In the past few decades voluntary environmental programs (VEPs) have gained traction as a tool to promote environmental performance beyond regulatory requirements. However, such programs have been largely studied in the context of the private sector with comparatively less consideration given to the possibility that local governments can also join such programs to improve both their reputation and environmental performance. We consider Sweden’s Eco-municipality association as an instance of a public sector VEP and find that, even after accounting for spatial dependence; environmental consciousness, municipality type, the level of education, industry structure and environmental vulnerability (as proxied by proximity to the coast) are significant determinants of the municipality’s decision to participate in the program.

Disclosure statement

No potential conflict of interest was reported by the author(s).

Supplemental data

Supplemental data for this article can be accessed here.

Notes

1 Lauf et al. (Citation2020) compare regional variation in municipal land-use policy in Germany and Sweden; they note that compared to Germany as well as other European countries Swedish municipalities have a lot more autonomy.

2 Adopting the definition set out in the UN report Our Common Future of 1987 we take sustainable development to mean, “Development that satisfies today’s needs without jeopardizing the ability of future generations to satisfy their needs.”

3 An example of an industry association sponsored VEP is the Responsible Care program sponsored by the American Chemistry Council (formerly The Chemical Manufacturers Association).
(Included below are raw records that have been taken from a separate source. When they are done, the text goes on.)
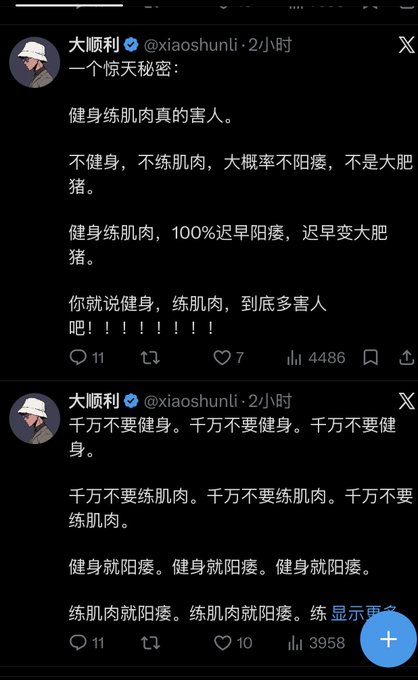 A screenshot of two Chinese-language tweets from user "大顺利" (@xiaoshunli) posted 2 hours ago, in which he reveals a "shocking secret" that fitness and muscle training are extremely harmful, claiming that not working out keeps you thin while working out inevitably causes "阳痿" (erectile dysfunction/ED), with the posts garnering 4,486 and 3,958 views and 7-10 likes, which the accompanying caption mocks as an absurd, obsessive correlation between bodybuilding and ED that suggests the author needs hospitalization and psychiatric/urological evaluation.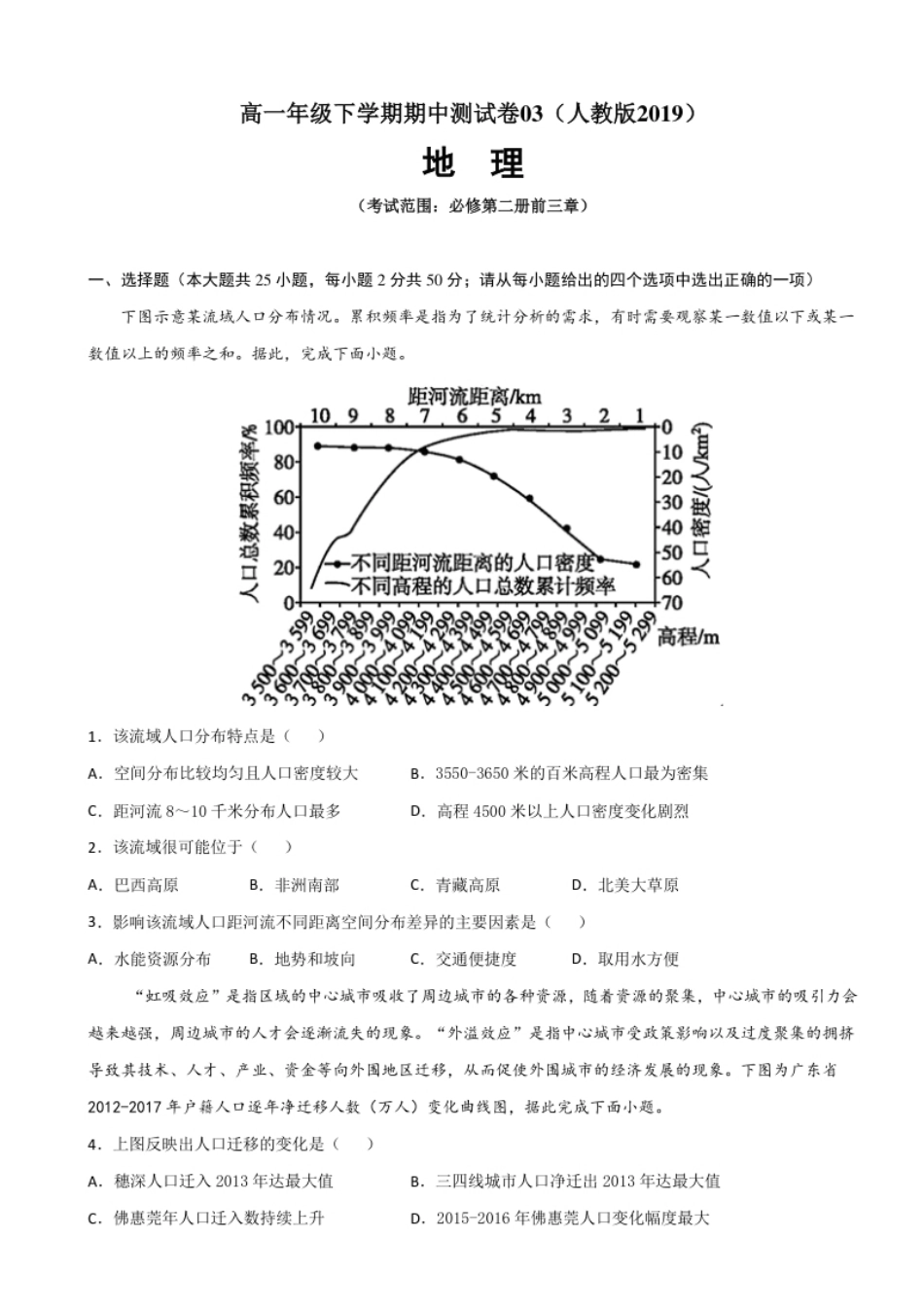 高一地理下学期期中卷03（人教版2019）（原卷版）.pdf_第1页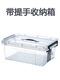 RC水果蔬菜保鲜盒大容量超大塑料密封盒冰箱专用食物收纳箱盒 特厚直角款9202 63*43*35 0ml 加厚升级款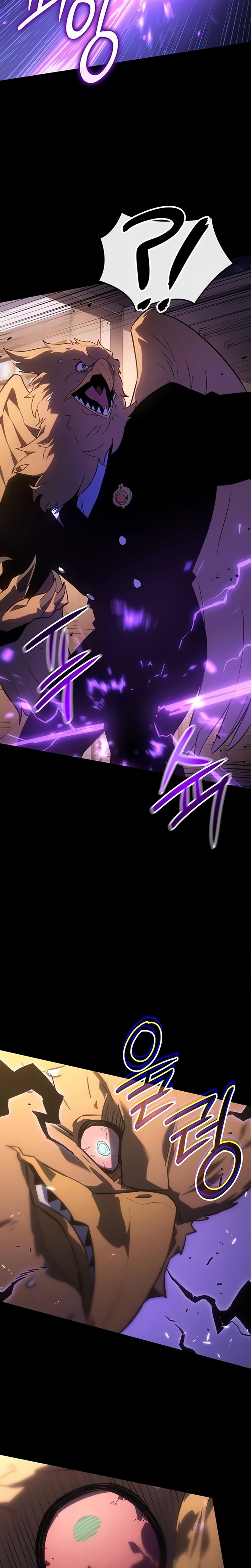 Read Lorde do Gelo pt Manga Online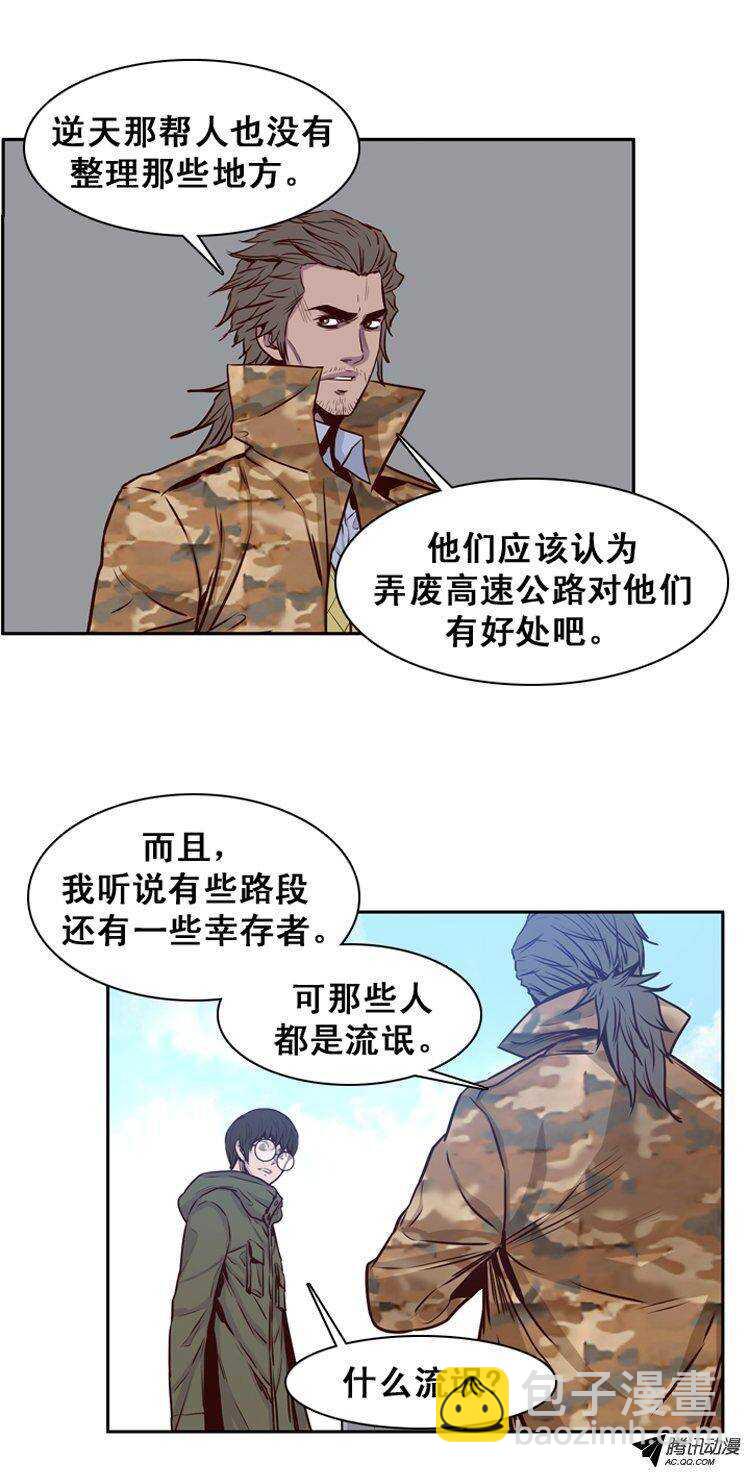 第149集 路遇&ldquo;流氓&rdquo;（1）-第150话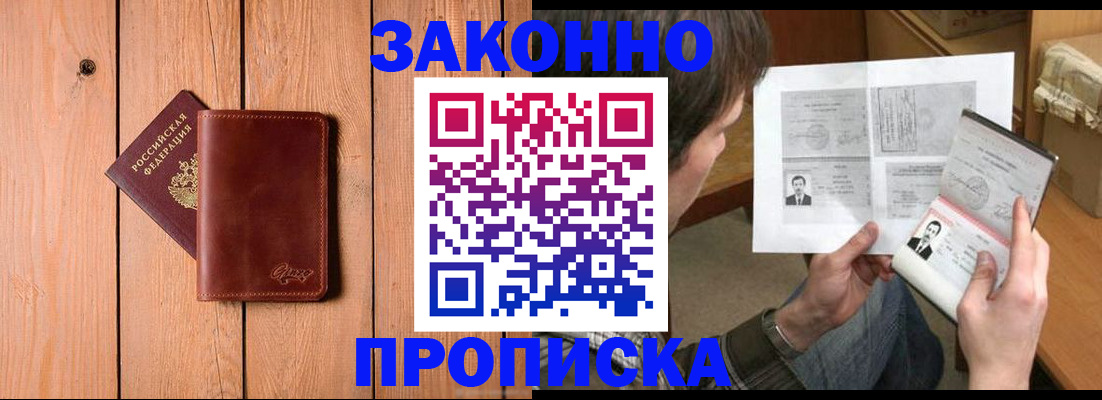 временная регистрация недорого в Вязьме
The program promotes pollution prevention, waste minimization and energy conservation. It has mandatory transparency reporting for its members (Prakash and Potoski Citation2006, 25).

4 Interestingly another study of the transnational Covenant of Mayors program found that the number of environmental NGOs in a country increases the proportion of its population living in a city signed up for the program. This provides additional support for the idea that civic capacity may be important for program participation (see, Dolšak and Prakash Citation2017).

5 One alternative that Allison (Citation2009) suggests is to exclude those observations whose values for the response variable do not change over the sample period. This would allow us to still make use of a municipality-level fixed effects model. It is easy to see how doing this would negate the entire point of our analysis, as all the municipalities that never joined SEKOM have a time invariant response/dependent variable.

6 An alternative is to use a distance spatial weight matrix instead. Two municipalities would be considered neighbors if they fell within a certain distance of each other. This method avoids missing neighbors by picking the smallest distance, such that every municipality has at least one neighbor. In our case, that distance is about 128 miles which results in the median municipality having 38 neighbors, as opposed to the 5 neighbors we obtain using queen contiguity-based weights.

7 In addition to the previously mentioned argument by Allison (Citation2009), another reason for opting for county-year rather than municipality-year is that the Markov Chain Monte Carlo (MCMC) algorithm employed by the spatial probit model did not converge when municipality-year fixed effects were used.